Ideas:

1. But if the week is a mirror-image of the year (or for that matter: of the day), then the middle part ought to have more light than what you can measure in this glyph (and in the identical glyphs in Tuesday and Wednesday). Does the size of this glyph not relate to the amount of visual light? The pattern in this (presumed) Keiti-calendar is:

2. Perhaps it is not the amount of visual light but the amount of magic power (a kind of light?). As when we approach the midwinter solstice and the sun moves slower and slower - a sign of tiredness because it is close to death - the midsummer solstice also announces a change in the ruling power. The magic power of life (vitality) is low. During the hottest time of the day it is best to sleep (moe) and during the hottest time of the year people also are getting tired.

3. Should this type of glyph here mean the measure of visual light, then the middle part of the week must be compared to midwinter (and midnight). I think that fundamentally this type of glyph means light, but that in this calendar we should instead ponder the possibility of it meaning life. Measuring life it would not be strange if the equinoxes (and sunup /sundown) were regarded as most intense, as the sun there moves at its quickest and the changes are most noticeable.

4. The week perhaps is not an image of more than that part of the year which is most interesting for a farmer, the equinoxes and the summer part in between.

5. Another possibility is that there is no intention of measuring amount of light (or life) in the height of the glyph. Instead there is only an intention to lift up the glyphs in the middle part of the (assumed) week. An intention to indicate lesser light or life would better have been expressed with small glyphs placed in the horizontal middle of the textline (or at the bottom), not with small glyphs placed at the top.

6. As Mercury = quicksilver, where quick = moving = full of life, that seems to rule out that the middle of the week should be seen as a period of standstill. On the contrary.

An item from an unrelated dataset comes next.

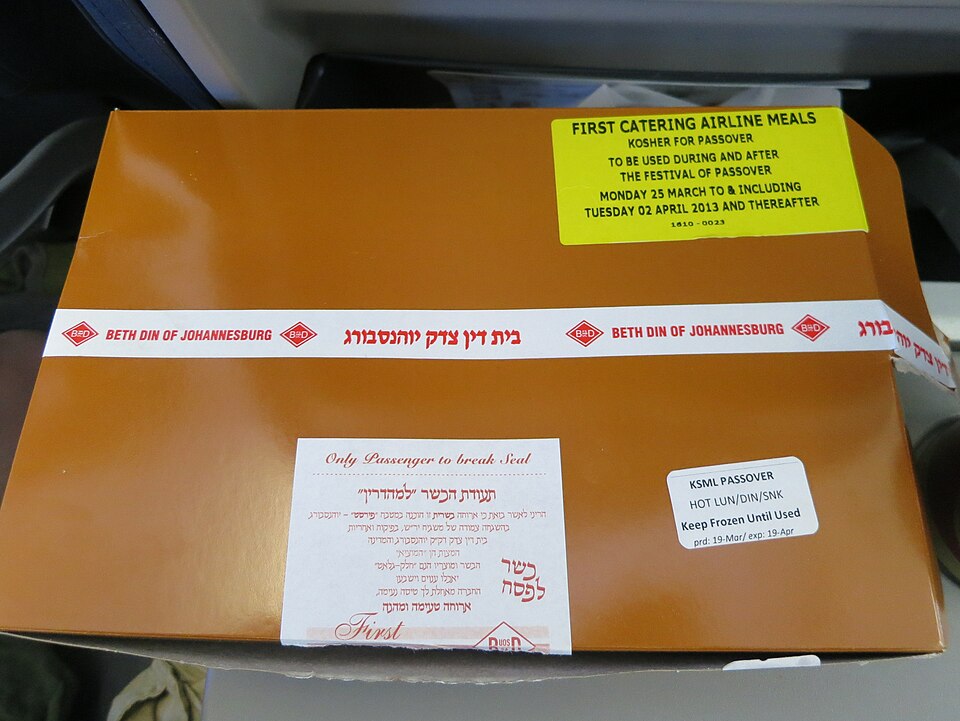 File:Kosher BethDin.jpg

7. The conclusion seems to be that we must try to understand what makes the middle of the (presumed) week higher placed than the rest of the week. One possible explanation could be that the story of the Stranger King lies behind. There is Rangi in the middle of the week.

8. The sun climbs high in the middle of the day and in the middle of the year. The rest of the 'planets' should follow suit and also be at their highest in the middle.